Néanmoins, son rapport équivoque à la mort est vecteur de création : «Son image… m’est plutôt rassurante et consolatrice ! Et je remercie mon Dieu de m’avoir accordé le bonheur – vous me comprenez ! – de la découvrir comme la clé de notre véritable félicité», écrit-il à son père mourant (lettre autographe du 4 avril 1787). L’incise «vous me comprenez» renvoie à leur initiation maçonnique qui lui a enseigné l’attente sereine de l’événement. Ainsi l’évocation de la trompette du Jugement dernier, «Tuba mirum», n’est-elle pas terrifiante mais majestueuse. La voix de basse et le trombone sonnent aux couleurs de Sarastro, grand-maître bienveillant de La Flûte enchantée. Plus loin («Recordare pie Jesu»), la figure consolante du Christ est implorée dans un legato plein de tendresse qui rappelle sa perception de l’au-delà, évoqué à la mort d’un ami comme «un monde meilleur» (lettre autographe du 3 septembre 1787). Et il trompe sa douleur après celle de son père avec la grotesque Plaisanterie musicale tant il est vrai que, longtemps, son appétit de la vie reprendra le dessus.
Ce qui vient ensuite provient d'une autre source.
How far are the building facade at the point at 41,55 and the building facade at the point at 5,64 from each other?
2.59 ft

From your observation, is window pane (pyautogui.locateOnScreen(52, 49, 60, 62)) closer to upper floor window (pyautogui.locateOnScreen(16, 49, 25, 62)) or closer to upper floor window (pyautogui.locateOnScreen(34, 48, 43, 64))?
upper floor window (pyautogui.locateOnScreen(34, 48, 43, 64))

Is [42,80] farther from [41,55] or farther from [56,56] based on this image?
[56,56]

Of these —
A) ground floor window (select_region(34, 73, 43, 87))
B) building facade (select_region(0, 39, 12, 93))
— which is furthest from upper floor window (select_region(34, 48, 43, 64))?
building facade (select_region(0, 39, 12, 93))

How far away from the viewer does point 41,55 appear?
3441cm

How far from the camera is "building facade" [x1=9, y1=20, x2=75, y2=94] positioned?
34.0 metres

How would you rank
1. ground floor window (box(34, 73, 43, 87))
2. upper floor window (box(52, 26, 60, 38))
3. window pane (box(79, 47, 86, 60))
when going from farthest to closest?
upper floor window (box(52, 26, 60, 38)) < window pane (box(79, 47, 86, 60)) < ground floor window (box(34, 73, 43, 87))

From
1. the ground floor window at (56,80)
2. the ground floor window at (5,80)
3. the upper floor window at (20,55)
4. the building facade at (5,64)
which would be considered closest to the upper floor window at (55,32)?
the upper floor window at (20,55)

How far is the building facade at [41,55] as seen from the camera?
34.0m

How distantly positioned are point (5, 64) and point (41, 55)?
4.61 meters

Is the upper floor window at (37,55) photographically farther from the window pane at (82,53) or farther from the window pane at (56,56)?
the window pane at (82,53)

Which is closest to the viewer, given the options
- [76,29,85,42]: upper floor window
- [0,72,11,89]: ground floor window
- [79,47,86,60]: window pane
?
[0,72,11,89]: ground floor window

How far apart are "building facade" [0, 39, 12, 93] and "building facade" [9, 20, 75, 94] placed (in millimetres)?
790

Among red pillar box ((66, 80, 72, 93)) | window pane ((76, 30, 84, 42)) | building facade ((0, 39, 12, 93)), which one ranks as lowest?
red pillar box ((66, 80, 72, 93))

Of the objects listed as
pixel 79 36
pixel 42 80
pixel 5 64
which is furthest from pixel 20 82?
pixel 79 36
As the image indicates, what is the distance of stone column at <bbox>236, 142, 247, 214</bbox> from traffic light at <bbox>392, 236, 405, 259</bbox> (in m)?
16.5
Par conséquent, c’est avec un dramma giocoso (un ouvrage entre tragédie et comédie), Don Giovanni, qu’il convoque la mort, quelques mois plus tard, en octobre 1787 : une histoire de revenant, comme on les aime à la Toussaint. Mais l’évocation infernale, totalement décalée pour un genre léger, ne laisse pas indemne. Et la violence des pages sur le Jugement dernier du Requiem ne fera que l’accroître : «Confutatis» dont la rhétorique du Sturm (tempête) secoue tout l’orchestre, «Rex tremendæ» écrasant le moi terrassé du «Voca me» et du «Salva me» ou encore l’explosion des conventions pour adjurer la miséricorde quand «Kyrie» et «Christe» fusent en une même fugue. Car aucun tribut terrestre ne saurait effacer la faute originelle, la mort de sa mère dont son père lui fait porter la charge : «Comme elle ne faisait pas d’histoire, tu l’as pris à la légère. Lorsqu’on appela le médecin, il était déjà trop tard» (lettre autographe du 31 août 1778).

Du mythe à la vie

Le poids du sacrifice de sa mère «par amour pour toi» s’alourdit au fil des années. Avec la commande du Requiem, l’occasion lui est donnée d’élever un monument à la mort. Il veut y englober passé et présent, l’inscrire dans une lignée de chefs-d’œuvre. Les références sont donc nombreuses, du plain-chant à Reutter, Haendel, Wilhelm Friedemann Bach, Michael Haydn ou Gossec dans un jeu d’intertextualité toujours signifiant. Le «Recordare», par exemple, fondé sur la Sinfonia en ré mineur de Wilhelm Friedemann Bach, est enserré dans la dramaturgie moderne d’une forme sonate, dont la résolution symbolise sa foi en la résurrection. L’étude de l’infrastructure thématique montre également une volonté d’élaboration à l’échelle de toute l’œuvre, si complexe qu’elle élude toute prétention externe sur son achèvement. Mais ses proches ont rapporté l’émotion suscitée par la composition. Alors il pose sa plume après les huit premières mesures du «Lacrimosa» : les siens sauront bien reporter les consignes laissées. Car il n’est pas Dieu mais homme et il n’en peut plus. Et ce n’est pas sur le Requiem qu’il lâche prise mais sur l’air de Papageno «Der Vogelfänger», qu’il demande à entendre une dernière fois avant de perdre conscience, pour s’envoler à son tour, plus légèrement.